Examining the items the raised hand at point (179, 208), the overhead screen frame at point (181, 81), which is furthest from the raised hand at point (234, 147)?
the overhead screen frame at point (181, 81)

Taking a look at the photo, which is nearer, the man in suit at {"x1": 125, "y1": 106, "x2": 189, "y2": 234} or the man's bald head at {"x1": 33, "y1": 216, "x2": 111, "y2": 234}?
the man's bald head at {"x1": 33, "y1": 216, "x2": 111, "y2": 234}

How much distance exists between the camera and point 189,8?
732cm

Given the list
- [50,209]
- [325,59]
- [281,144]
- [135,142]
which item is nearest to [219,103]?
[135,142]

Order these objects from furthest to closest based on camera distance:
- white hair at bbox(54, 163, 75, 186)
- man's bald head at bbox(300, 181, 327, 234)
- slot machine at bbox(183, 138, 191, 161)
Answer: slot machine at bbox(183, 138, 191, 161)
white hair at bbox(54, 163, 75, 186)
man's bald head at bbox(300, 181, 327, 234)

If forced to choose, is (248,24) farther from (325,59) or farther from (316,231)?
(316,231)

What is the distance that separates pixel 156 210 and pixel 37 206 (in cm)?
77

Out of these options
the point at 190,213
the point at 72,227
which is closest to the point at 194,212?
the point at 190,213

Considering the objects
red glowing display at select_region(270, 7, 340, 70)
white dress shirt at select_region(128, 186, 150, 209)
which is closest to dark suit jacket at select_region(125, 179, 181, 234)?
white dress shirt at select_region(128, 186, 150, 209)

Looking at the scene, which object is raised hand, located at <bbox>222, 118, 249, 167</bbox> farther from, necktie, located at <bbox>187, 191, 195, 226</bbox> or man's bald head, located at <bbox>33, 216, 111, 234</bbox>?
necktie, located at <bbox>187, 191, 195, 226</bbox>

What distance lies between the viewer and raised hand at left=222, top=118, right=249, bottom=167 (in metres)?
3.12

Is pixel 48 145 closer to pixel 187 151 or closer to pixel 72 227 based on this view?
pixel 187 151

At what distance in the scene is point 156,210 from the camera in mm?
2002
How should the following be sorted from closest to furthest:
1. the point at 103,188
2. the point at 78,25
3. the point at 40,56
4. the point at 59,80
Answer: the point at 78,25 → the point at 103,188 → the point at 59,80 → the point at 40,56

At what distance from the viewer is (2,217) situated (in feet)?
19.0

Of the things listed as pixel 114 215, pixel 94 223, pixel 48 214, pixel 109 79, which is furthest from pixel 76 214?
= = = =
### THE EXERCISE:
Reproduce word for word the stretch of the material from the line containing "Looking at the" through the end of the material.

### WRITTEN ANSWER:
Looking at the scene, which object is raised hand, located at <bbox>222, 118, 249, 167</bbox> farther from, necktie, located at <bbox>187, 191, 195, 226</bbox> or man's bald head, located at <bbox>33, 216, 111, 234</bbox>?
necktie, located at <bbox>187, 191, 195, 226</bbox>

What distance lies between the viewer and raised hand at left=222, top=118, right=249, bottom=167 (in metres)?
3.12

Is pixel 48 145 closer to pixel 187 151 or closer to pixel 72 227 based on this view?
pixel 187 151

At what distance in the scene is point 156,210 from the camera in mm?
2002
How should the following be sorted from closest to furthest:
1. the point at 103,188
2. the point at 78,25
3. the point at 40,56
4. the point at 59,80
Answer: the point at 78,25 → the point at 103,188 → the point at 59,80 → the point at 40,56

At what distance from the viewer is (2,217) situated (in feet)?
19.0

Of the things listed as pixel 114 215, pixel 94 223, pixel 48 214, pixel 109 79, which is furthest from pixel 76 214?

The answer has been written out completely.